Our first puzzle challenged readers to figure out which one of these three vowel-rich words is the best first guess.
Puzzle 1
The following table gives the frequency with which the eight letters in the words “adieu,” “audio” and “raise” occur in each position over the entire Wordle answer list of 2,309 words. Based on this table, determine how many greens and yellows you can expect to get over the entire Wordle answer list for each of the three vowel-rich starting words: “adieu,” “audio” and “raise.” (In Wordle, a letter is shown with a green background if it is in the right place, and a yellow background if it is in the word but is in the wrong place.) What does this tell you about their expected performance as starting words?
Reader Rob Corlett showed how to calculate the number of expected greens and yellows from this table. For “adieu,” A is the correct first letter for 140 words, D is the correct second letter for 20 words and so on. The total number of greens over all possible Wordle answers is the sum of these. So “adieu” gets a total of 140 + 20 + 266 + 318 + 1 = 745 greens. For yellows, we have to start with the number of times the letter occurs at least once in a word (906 for the A in “adieu”) and subtract the times it is green (140) to get the number of yellows (766). Add the numbers for each letter in the word to get the total number of yellows. We can divide these numbers by the total number of answers (2,309) to get the expectation of greens and yellows for a single turn, but since this step is common for all our starter words, we can just work with the totals for comparing the three of them. Since we have chosen these words specifically for finding a vowel backbone, we can also calculate how many of the greens come from vowels. Here are the results.

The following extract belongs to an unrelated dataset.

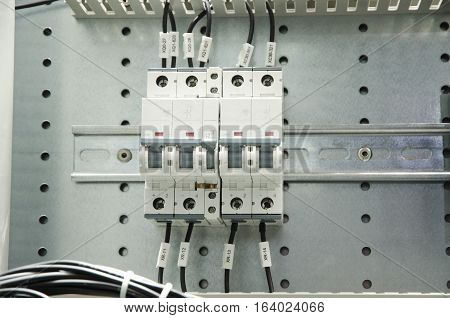 Close-up of electrical fusebox. Depth of field on the central switch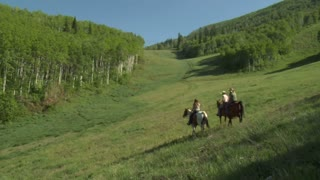 Three Young Women On Horses Ride Across Green Meadow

As you can see, there is no comparison! “Raise” is superior to “adieu” in every measure, giving more greens and yellows and yielding more vowels in their right places, to say nothing of the fact that you are also catching or ruling out two of the most common consonants. “Audio” is a distant third on all these measures. Note that while you can get some information about what letters are absent even if you do not get any yellows or greens, as reader Max Davies pointed out, you definitely get more information when you get one or more yellows and greens. So, “adieu” users, perhaps it’s time to say adieu.
Question 1
This was a question about how much we should value greens relative to yellows: How many yellows are equal to a single green? The clear-cut nature of our results above obviates the need to answer this for the above comparison, but it’s an interesting question. There are two aspects to this valuation. The first is the human aspect: How much weight do you give to the mental effort required to figure out all the different ways that a yellow letter may be placed? There is no denying that hitting a lot of greens makes life easier and gives us more of a dopamine boost. From the information theory point of view, you would need to go over every starting word for every answer word and compare how many turns it would take to solve the puzzle when the same letters were green compared to when they were yellow in every instance.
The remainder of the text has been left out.